The value of DIS ranges from − 1.00 to + 1.00. Negative items are non-discriminating, while the positives are discriminating. The discriminating items are categorized as poor (≤ 20), acceptable (0.21 to 0.24), good (0.25–0.34), and excellent (≥ 0.35) discriminating [14, 28, 33, 34].

How to calculate reliability index? ›

Calculating Reliability Index for Each Insight Category

To do so, first, a normalized value is calculated for each metric using the mean and standard deviation of the dataset (i.e., peer company values for that metric). For some of the metrics, a lower value is better than a higher value.

What is the most common measure of index reliability? ›

By far the most commonly used internal consistency index is Cronbach's coefficient alpha, the formula for which can be found in psychometric texts. Cronbach's alpha is formulated as the mean of all possible split-half coefficients.

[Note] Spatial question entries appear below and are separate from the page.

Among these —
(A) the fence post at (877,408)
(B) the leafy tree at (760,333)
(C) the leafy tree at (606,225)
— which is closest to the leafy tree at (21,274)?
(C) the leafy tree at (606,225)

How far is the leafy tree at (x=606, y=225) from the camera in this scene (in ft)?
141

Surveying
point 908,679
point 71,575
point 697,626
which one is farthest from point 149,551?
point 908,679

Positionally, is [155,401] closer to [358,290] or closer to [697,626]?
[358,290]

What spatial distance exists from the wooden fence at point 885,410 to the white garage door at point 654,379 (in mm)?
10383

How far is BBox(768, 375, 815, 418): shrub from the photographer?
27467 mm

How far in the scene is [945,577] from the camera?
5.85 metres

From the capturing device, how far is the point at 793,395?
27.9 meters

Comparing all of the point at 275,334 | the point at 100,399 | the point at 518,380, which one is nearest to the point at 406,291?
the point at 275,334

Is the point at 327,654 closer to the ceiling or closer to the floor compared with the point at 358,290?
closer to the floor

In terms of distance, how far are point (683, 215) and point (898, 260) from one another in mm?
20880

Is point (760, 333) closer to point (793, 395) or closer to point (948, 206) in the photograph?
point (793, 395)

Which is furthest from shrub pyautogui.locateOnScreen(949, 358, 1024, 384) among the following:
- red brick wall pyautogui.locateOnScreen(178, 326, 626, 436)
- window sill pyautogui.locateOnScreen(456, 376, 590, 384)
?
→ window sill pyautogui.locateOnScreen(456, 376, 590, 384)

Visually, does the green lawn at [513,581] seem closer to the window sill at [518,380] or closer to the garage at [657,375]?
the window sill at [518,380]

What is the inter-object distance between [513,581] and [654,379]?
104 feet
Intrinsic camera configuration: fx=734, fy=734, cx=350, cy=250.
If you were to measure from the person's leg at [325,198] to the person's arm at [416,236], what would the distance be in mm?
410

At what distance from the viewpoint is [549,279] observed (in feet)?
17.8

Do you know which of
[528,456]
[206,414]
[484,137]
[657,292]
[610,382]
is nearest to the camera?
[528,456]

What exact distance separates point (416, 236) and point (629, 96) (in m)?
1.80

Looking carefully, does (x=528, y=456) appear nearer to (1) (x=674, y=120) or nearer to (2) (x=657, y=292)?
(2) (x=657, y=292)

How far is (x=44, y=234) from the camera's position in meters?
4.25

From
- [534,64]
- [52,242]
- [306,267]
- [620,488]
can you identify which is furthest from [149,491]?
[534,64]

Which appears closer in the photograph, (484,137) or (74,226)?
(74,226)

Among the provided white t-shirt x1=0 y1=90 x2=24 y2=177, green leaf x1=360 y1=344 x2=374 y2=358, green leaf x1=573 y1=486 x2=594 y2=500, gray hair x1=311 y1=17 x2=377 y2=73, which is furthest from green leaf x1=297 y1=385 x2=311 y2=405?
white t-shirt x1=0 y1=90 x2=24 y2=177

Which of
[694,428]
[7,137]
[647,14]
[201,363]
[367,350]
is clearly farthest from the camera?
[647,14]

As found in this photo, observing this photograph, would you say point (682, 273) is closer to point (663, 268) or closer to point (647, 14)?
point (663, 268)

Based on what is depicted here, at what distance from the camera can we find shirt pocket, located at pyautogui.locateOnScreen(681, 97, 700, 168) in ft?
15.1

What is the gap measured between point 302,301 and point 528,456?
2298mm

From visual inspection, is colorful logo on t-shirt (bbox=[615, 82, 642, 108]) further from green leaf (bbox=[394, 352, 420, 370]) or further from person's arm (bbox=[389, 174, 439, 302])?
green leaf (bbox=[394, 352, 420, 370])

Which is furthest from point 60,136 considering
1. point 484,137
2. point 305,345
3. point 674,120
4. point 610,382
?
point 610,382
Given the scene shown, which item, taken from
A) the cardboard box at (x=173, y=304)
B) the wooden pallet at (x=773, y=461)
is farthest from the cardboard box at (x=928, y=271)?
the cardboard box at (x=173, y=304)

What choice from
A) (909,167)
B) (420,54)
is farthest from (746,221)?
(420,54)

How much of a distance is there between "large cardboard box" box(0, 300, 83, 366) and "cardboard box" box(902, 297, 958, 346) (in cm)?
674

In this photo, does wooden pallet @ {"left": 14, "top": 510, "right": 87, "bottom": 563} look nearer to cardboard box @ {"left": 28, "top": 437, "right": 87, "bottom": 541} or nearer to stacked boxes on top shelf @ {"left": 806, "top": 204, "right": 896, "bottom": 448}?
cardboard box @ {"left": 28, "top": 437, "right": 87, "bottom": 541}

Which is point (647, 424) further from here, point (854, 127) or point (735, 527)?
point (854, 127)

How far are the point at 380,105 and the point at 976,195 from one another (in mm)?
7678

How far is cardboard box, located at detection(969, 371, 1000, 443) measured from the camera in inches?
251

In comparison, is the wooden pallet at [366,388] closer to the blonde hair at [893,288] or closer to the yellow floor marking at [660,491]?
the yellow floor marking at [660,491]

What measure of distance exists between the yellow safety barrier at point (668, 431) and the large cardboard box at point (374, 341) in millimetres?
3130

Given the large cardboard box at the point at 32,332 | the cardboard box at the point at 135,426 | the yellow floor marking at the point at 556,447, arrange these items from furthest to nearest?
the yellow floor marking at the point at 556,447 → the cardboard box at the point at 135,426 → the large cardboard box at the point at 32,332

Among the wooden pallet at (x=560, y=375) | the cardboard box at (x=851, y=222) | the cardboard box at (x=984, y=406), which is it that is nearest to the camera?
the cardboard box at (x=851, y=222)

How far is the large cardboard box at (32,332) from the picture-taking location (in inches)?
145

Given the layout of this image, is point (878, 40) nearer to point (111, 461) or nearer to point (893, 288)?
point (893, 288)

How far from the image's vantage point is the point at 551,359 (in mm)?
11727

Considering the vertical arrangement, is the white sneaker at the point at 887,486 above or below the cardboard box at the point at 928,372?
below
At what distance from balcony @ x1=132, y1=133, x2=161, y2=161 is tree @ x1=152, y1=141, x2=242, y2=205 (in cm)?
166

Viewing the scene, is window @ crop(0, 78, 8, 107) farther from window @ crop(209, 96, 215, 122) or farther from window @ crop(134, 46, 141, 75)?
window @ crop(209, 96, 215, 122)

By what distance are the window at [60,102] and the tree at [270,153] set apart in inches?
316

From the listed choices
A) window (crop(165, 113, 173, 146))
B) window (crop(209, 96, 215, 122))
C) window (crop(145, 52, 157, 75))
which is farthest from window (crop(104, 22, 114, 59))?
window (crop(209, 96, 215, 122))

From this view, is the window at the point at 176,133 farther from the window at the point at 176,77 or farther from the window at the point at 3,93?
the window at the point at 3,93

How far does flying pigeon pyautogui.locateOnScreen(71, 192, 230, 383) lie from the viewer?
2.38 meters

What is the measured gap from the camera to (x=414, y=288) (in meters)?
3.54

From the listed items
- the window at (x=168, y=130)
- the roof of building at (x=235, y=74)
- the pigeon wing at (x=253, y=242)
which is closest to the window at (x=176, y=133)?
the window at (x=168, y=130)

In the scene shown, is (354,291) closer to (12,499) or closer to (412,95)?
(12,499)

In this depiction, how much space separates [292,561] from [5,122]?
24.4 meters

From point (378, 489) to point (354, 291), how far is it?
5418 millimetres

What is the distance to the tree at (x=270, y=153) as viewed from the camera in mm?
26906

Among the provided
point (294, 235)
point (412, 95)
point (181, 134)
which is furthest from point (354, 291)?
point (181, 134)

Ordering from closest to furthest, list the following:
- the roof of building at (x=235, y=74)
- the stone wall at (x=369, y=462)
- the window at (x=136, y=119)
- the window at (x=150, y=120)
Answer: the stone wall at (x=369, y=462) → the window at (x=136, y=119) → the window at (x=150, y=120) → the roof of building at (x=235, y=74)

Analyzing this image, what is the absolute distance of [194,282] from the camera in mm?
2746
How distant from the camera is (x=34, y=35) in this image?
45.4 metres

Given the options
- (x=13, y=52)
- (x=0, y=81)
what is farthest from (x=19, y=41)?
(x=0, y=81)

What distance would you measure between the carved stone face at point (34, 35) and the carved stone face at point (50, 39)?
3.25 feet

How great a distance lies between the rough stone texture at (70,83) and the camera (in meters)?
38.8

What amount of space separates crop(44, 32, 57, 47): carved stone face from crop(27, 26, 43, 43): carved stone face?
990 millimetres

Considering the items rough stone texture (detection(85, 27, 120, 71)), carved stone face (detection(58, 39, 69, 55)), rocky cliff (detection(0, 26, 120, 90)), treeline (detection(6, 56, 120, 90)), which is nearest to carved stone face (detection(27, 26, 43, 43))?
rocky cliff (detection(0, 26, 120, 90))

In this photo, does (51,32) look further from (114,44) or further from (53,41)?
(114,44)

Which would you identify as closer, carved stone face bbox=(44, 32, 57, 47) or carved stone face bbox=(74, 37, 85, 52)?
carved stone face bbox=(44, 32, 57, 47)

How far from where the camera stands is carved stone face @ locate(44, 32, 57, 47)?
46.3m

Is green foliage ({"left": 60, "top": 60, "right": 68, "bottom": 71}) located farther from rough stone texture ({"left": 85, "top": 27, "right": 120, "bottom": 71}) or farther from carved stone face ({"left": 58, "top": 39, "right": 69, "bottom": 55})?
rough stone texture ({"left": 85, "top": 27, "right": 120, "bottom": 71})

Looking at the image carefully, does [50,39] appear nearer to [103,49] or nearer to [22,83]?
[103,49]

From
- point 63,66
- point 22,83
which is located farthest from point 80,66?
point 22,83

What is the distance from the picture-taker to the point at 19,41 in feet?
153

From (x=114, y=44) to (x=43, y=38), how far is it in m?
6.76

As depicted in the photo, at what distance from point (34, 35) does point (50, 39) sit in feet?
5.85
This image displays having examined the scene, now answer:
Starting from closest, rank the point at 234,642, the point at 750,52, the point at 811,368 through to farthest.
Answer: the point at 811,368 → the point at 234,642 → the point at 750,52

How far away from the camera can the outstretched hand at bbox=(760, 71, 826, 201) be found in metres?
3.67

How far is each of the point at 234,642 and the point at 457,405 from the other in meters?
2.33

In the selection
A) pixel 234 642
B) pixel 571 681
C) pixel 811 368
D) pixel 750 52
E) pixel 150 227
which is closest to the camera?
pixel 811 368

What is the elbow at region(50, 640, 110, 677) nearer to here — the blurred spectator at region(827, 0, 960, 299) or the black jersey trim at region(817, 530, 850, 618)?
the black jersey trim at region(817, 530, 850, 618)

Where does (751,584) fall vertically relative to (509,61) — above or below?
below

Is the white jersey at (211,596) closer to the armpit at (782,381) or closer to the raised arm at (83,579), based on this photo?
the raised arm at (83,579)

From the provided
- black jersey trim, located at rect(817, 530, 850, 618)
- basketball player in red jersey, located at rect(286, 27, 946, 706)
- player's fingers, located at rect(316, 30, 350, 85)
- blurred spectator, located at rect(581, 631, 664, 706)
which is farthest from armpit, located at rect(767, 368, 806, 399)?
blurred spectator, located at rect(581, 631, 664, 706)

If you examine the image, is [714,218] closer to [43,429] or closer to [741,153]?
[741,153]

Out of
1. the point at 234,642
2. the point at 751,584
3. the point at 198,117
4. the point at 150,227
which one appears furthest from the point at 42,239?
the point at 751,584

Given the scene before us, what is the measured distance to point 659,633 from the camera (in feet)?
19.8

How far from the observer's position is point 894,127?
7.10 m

What is the best way to measure reliability? ›

Four major ways of assessing reliability are test-retest, parallel test, internal consistency, and inter-rater reliability. In theory, reliability refers to the true score variance to the observed score variance. Reliability is majorly an empirical issue concentrated on the performance of an empirical measure.

What is the formula for product reliability? ›

Probability of System Being in State

The reliability function in the exponential case is: R(t) = e-λt, where λ is the failure rate and t is the period of time over which reliability is measured. The probability of failure is F = 1 – R(t).

What tools can be used to measure reliability? ›

This measure of reliability is described most often using Cronbach's alpha (sometimes called coefficient alpha). It measures how consistently participants respond to one set of items. You can think of it as a sort of average of the correlations between items.

What does an item discrimination index value 0.4 mean? ›

The item with negative discrimination index (D) was considered to be discarded; D: 0.0 – 0.19 – poor item – to be revised; D: 0.2 – 0.29 – acceptable; D: 0.3 – 0.39 – good; D: > 0.4 – excellent.

What is the positive discrimination index? ›

A positive discrimination index indicates that those students who got the test item correct also had a high overall exam score. When the discrimination index is negative it means that the examinees in the low performing group got the answer correct at a higher rate than the higher performing group.

How do you calculate product reliability? ›

The reliability function in the exponential case is: R(t) = e-λt, where λ is the failure rate and t is the period of time over which reliability is measured. The probability of failure is F = 1 – R(t).

How do you calculate reliability rating? ›

Reliability is calculated as an exponentially decaying probability function which depends on the failure rate. Since failure rate may not remain constant over the operational lifecycle of a component, the average time-based quantities such as MTTF or MTBF can also be used to calculate Reliability.

How to calculate AR index? ›

The severity of periAR was prospectively evaluated in 146 patients treated with the Medtronic CoreValve (Minneapolis, Minnesota) prosthesis by echocardiography, angiography, and measurement of the aortic regurgitation (AR) index, which is calculated as ratio of the gradient between diastolic blood pressure (DBP) and ...

How do you calculate reliability change index? ›

A Reliable Change Index (RCI) is computed by dividing the difference between the pretreatment and posttreatment scores by the standard error of the difference between the two scores.

References

Top Articles
Latest Posts
Recommended Articles
Article information

Author: Nicola Considine CPA

Last Updated:

Views: 6494

Rating: 4.9 / 5 (49 voted)

Reviews: 80% of readers found this page helpful

Author information

Name: Nicola Considine CPA

Birthday: 1993-02-26

Address: 3809 Clinton Inlet, East Aleisha, UT 46318-2392

Phone: +2681424145499

Job: Government Technician

Hobby: Calligraphy, Lego building, Worldbuilding, Shooting, Bird watching, Shopping, Cooking

Introduction: My name is Nicola Considine CPA, I am a determined, witty, powerful, brainy, open, smiling, proud person who loves writing and wants to share my knowledge and understanding with you.